◆ Testo fornito ◆
Lo scorso 9 maggio, presso la stupenda Vila Vipolže ubicata nel cuore del Collio sloveno, a Brda, ho presenziato ad un incontro incentrato sul tema: “comprendere il vino a partire dall’analisi agronomica del terroir”. L’evento è stato organizzato da Marjan Simčič Domaine, tra le realtà vitivinicole storiche del territorio sopracitato (datata 1860), e la società Perleuve, nata nel 2012 per volontà di Giovanni Bigot: agronomo, ricercatore e consulente di svariate cantine nazionali ed estere. Il tema principale è il cosiddetto Indice Bigot, che nelle diverse fasi dell’anno registra e monitora i dati relativi alle condizioni fisiologiche dei singoli vigneti. L’esempio pioneristico, per così dire, ha coinvolto Marjan Simčič – titolare della cantina omonimia – che da anni crede fortemente nel progetto. L’ha dimostrato ampiamente non soltanto con il consueto entusiasmo che l’ha reso noto – chi conosce il nostro protagonista sa di che parlo – ma con un tour all’insegna dei vigneti storici di famiglia. Alludo alle vecchie vigne più vocate, i cinque cru storici: Ronc Zegla, Trobno, Jordano, Medana Jama e Medana Breg, allocati in Brda/Slovenia e Collio/Italia.
In cosa consiste dunque questo Indice Bigot, frutto di oltre vent’anni di ricerche dell’agronomo da cui prende il nome? Semplificando, soprattutto per coloro che non sono particolarmente avvezzi ad approfondire il lato esclusivamente scientifico della materia, si tratta in sostanza di creare una sorta di archivio storico che nel tempo consente di approfondire la conoscenza dei terroir e formulare, in base alle necessità di ciascuna annata, le migliori scelte nella gestione agronomica.
Lascio la parola all’agronomo Giovanni Bigot, con il quale ho avuto il piacere di scambiare ben più di due chiacchiere durante la piacevole giornata passata assieme — nello specifico, l’Indice Bigot, è un metodo di valutazione scientifico del potenziale qualitativo di un vigneto. L’Indice prende in considerazione i nove fattori viticoli che hanno un’influenza diretta sulla qualità del vino: produzione, chioma, rapporto tra foglie e produzione, sanità delle uve, tipo di grappolo, stress idrico, vigore, biodiversità e microrganismi, età del vigneto.

◆ Informazioni fornite ◆

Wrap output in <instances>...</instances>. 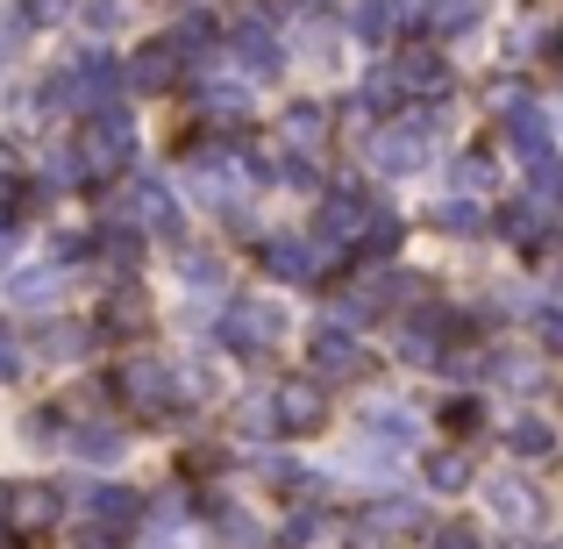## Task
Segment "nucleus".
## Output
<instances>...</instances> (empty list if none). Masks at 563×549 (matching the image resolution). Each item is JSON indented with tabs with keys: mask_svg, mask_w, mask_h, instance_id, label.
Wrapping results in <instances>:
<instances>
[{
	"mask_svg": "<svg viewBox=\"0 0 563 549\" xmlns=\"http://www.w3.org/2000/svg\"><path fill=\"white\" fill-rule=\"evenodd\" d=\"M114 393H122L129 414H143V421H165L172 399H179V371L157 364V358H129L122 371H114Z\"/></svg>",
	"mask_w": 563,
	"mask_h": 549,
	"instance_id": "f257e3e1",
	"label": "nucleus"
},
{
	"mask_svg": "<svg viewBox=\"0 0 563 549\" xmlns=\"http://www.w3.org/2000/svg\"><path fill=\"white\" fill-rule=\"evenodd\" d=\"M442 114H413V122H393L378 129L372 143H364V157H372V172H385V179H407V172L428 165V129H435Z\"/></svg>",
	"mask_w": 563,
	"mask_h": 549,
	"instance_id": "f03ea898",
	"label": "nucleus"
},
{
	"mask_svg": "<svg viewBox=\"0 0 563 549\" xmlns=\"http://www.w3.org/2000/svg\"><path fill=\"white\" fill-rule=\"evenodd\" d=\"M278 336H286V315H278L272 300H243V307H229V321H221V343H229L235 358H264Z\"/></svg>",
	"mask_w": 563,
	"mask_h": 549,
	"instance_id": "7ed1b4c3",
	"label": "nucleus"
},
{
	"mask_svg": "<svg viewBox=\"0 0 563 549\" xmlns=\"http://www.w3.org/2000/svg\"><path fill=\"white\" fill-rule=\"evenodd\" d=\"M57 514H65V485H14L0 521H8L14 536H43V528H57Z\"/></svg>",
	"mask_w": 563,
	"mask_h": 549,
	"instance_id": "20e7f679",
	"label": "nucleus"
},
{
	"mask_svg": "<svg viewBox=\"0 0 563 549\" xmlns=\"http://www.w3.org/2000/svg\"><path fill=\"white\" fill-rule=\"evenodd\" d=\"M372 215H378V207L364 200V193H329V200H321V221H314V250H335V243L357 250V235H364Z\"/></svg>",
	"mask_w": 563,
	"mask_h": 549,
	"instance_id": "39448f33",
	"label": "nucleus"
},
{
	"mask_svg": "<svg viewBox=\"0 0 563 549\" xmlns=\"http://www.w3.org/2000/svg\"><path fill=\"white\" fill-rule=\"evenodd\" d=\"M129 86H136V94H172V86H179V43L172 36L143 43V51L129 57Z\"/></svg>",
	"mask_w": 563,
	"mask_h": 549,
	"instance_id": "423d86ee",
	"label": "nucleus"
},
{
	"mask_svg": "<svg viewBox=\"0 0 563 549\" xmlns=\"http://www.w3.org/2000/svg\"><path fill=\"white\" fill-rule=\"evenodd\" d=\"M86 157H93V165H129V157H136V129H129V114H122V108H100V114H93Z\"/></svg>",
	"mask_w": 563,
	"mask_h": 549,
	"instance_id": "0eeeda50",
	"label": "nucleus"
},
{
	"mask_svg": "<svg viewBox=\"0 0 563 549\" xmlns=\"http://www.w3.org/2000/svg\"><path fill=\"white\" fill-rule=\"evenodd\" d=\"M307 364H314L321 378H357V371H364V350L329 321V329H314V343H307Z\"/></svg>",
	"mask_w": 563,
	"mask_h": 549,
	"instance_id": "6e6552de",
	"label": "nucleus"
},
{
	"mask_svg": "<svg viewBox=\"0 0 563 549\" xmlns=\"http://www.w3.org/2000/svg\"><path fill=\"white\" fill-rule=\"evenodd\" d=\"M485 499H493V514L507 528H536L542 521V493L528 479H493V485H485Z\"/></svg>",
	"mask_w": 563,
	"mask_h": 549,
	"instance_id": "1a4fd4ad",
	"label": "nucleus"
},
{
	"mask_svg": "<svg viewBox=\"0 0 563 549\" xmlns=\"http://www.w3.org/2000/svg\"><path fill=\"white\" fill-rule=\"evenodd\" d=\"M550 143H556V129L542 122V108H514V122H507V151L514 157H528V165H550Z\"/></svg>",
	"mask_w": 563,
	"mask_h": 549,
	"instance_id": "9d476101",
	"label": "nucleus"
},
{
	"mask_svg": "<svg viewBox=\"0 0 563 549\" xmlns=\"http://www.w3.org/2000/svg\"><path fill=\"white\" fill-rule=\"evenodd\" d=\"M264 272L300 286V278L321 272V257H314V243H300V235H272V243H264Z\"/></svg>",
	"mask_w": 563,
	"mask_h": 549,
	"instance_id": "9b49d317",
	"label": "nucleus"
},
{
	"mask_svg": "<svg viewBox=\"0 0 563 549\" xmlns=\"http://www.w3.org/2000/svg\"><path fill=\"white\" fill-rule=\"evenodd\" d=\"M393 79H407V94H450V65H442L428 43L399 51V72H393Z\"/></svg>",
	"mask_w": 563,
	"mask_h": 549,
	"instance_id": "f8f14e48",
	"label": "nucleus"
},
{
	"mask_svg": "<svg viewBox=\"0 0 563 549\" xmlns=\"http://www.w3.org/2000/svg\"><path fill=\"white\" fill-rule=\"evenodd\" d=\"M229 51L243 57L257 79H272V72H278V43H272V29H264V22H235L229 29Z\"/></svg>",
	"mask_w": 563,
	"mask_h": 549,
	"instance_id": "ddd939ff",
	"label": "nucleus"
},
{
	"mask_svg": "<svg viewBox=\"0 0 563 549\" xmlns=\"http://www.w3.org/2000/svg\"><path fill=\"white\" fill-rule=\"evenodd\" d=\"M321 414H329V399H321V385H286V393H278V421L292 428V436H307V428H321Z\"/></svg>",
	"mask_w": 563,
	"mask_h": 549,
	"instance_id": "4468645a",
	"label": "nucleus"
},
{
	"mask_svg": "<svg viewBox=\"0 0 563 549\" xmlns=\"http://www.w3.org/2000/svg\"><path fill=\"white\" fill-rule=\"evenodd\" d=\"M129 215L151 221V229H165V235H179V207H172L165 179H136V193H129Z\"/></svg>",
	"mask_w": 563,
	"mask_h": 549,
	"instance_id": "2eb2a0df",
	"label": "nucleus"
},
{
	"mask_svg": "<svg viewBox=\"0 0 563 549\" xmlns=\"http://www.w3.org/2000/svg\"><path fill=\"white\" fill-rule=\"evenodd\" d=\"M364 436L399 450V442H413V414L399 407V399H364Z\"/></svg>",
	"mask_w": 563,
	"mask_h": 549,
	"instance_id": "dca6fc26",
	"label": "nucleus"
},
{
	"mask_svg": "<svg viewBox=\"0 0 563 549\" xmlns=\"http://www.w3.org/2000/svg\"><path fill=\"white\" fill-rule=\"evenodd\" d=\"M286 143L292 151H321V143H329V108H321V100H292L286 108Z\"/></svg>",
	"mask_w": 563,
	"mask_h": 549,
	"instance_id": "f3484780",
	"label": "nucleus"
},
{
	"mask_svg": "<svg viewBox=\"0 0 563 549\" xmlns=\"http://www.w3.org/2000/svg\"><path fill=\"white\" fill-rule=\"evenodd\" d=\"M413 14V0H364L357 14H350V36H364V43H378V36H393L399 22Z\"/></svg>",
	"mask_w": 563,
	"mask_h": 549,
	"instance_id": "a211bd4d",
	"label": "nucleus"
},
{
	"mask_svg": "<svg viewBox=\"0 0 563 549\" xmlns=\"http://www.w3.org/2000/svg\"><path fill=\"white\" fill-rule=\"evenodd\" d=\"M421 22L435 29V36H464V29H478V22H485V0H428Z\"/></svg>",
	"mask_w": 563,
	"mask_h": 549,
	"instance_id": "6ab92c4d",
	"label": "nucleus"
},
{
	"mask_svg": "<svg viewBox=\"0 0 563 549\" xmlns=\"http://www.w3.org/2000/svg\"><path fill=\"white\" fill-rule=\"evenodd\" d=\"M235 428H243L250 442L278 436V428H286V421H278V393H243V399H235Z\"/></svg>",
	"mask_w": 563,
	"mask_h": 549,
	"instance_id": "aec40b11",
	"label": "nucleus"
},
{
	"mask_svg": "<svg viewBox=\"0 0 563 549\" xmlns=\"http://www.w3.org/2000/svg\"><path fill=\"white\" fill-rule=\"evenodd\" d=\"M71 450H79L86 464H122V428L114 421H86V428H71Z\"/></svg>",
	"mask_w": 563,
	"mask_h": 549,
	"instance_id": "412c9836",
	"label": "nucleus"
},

◆ Compiti richiesti ◆
(a) Per favore, indica se le affermazioni (i), (ii) e (iii) concordano con il testo sull'Indice Bigot, rispondendo sì o no e citando alla lettera le parole decisive del testo. (i) La società Perleuve è nata nel 2012. (ii) L'incontro a Vila Vipolže si è tenuto il 9 giugno. (iii) L'Indice considera sette fattori viticoli.
(b) Secondo il testo sull'Indice Bigot, quali sono i cinque cru storici della famiglia Simčič?

◆ Risultati per compito ◆
(a)
(i) Sì: «nata nel 2012 per volontà di Giovanni Bigot».
(ii) No: «Lo scorso 9 maggio».
(iii) No: «i nove fattori viticoli».

(b) Ronc Zegla, Trobno, Jordano, Medana Jama e Medana Breg.